RELATOS DE ANDAR Y VER

Ernesto Ramos Cobo

Hace apenas algunos días se cumplieron veinticinco años de la desaparición definitiva del escritor argentino Julio Cortázar: ese iconoclasta entero, ese grandísimo cronopio. Y su universalidad es tal que incluso aquí, en estos tiempos tan distintos, después de tantos años, resulta fantástico acudir a cualquier librería, y ver allí a los cafetaleros, a esos chicos que salen con Cortázar bajo el brazo, sus cuentos exquisitos, añorando con sus ojos hambrientos toda esa mitología parisina que aún existe detrás de sus pasos.

Debo reconocer que nunca lo vi en mi vida. Pero mientras más lo leo-mientras más lo conozco, más me convenzo de que él es el amigo más cercano que jamás me hubiera gustado haber tenido. Él fue un curioso consuetudinario de magnitudes cósmicas; el animal urbano más recovequero que jamás ha existido. Sorprendentemente, cada aparador parisino formaba parte de su propia colección de aficiones. Los callejones nocturnos eran suyos, los gatos vagabundos, el jazz y los labios, los hoteles, las sombras ocultas bajo los puentes.

━━━━

§ Tarea: Transcribe el pasaje del texto sobre Julio Cortázar que se abre con las palabras "Hace apenas algunos" y se cierra con "de sus pasos.".

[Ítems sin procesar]
━━━━

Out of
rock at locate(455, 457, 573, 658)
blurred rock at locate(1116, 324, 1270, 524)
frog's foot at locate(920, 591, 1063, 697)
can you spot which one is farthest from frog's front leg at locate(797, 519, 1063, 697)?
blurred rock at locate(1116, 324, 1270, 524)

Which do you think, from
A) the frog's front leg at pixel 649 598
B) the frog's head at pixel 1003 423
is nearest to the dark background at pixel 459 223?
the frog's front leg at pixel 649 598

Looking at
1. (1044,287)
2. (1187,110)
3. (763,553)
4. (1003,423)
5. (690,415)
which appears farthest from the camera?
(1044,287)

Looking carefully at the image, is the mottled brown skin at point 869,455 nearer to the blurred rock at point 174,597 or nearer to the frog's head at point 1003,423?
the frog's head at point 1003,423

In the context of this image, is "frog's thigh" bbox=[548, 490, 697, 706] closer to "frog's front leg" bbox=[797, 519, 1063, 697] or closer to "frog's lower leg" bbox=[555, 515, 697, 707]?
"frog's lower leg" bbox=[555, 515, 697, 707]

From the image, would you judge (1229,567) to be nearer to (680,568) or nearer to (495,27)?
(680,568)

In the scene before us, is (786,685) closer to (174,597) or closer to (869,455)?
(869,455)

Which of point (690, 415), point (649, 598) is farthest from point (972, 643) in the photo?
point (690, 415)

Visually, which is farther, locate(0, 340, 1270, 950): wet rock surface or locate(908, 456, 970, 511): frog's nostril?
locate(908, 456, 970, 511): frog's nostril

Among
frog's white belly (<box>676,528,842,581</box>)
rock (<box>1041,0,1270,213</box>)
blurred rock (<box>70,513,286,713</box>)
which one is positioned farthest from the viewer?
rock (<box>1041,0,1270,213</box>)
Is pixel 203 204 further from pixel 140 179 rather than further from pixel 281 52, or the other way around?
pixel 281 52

━━━━

§ Solución:
Hace apenas algunos días se cumplieron veinticinco años de la desaparición definitiva del escritor argentino Julio Cortázar: ese iconoclasta entero, ese grandísimo cronopio. Y su universalidad es tal que incluso aquí, en estos tiempos tan distintos, después de tantos años, resulta fantástico acudir a cualquier librería, y ver allí a los cafetaleros, a esos chicos que salen con Cortázar bajo el brazo, sus cuentos exquisitos, añorando con sus ojos hambrientos toda esa mitología parisina que aún existe detrás de sus pasos.